→ **Problem to solve**
Identify each line below that contains the word "patch" and copy all of those lines in full.

→ **A block of data**

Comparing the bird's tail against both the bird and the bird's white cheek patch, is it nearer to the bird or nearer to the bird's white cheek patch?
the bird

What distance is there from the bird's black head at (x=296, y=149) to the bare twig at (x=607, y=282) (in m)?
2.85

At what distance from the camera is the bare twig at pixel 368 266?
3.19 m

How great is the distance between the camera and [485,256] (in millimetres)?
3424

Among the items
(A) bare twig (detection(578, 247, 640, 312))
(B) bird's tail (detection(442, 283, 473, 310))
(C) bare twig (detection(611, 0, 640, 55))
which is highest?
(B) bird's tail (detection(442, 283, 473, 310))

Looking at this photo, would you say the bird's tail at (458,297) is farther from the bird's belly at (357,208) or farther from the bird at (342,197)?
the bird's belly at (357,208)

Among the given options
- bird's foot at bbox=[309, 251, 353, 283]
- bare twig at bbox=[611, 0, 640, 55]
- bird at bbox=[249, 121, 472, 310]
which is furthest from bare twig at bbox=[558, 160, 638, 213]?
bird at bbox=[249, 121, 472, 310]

--

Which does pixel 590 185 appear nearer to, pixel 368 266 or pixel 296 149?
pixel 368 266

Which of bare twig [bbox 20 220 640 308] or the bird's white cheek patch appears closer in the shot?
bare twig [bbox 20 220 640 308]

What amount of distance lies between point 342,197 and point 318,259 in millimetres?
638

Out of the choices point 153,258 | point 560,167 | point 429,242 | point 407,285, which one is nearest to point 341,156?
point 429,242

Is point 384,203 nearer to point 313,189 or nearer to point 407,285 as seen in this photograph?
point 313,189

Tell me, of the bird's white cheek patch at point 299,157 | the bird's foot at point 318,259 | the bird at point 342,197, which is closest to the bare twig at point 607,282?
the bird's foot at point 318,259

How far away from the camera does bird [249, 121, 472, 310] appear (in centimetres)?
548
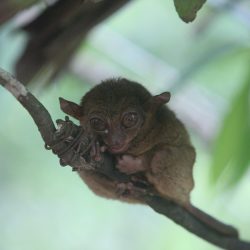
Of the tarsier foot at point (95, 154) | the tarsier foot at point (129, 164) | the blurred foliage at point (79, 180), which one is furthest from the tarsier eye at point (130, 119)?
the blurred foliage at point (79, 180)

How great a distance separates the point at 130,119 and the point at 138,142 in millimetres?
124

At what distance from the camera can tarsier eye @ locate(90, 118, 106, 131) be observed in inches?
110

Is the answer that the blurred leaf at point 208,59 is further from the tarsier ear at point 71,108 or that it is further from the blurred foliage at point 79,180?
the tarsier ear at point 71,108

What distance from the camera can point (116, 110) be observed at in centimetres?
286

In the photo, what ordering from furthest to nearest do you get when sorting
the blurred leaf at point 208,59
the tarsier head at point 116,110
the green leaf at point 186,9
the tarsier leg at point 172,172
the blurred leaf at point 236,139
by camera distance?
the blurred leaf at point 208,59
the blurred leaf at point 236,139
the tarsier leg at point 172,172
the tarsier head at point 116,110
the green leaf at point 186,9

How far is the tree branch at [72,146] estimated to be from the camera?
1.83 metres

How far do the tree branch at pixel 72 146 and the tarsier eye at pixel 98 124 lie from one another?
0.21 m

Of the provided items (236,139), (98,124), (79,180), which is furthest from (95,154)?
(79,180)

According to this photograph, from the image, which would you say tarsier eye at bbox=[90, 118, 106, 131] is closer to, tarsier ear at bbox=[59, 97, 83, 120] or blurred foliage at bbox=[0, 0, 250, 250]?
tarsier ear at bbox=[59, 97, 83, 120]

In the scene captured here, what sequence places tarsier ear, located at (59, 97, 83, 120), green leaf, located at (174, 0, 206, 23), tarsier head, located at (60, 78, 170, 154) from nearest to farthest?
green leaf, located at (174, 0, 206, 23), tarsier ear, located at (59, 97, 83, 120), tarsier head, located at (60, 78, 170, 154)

→ **Exercise output**
Comparing the bird's tail against both the bird and the bird's white cheek patch, is it nearer to the bird or nearer to the bird's white cheek patch?
Which of bare twig [bbox 20 220 640 308] or the bird's white cheek patch appears closer in the shot?
Tell me, of the bird's white cheek patch at point 299,157 | the bird's foot at point 318,259 | the bird at point 342,197, which is closest to the bare twig at point 607,282?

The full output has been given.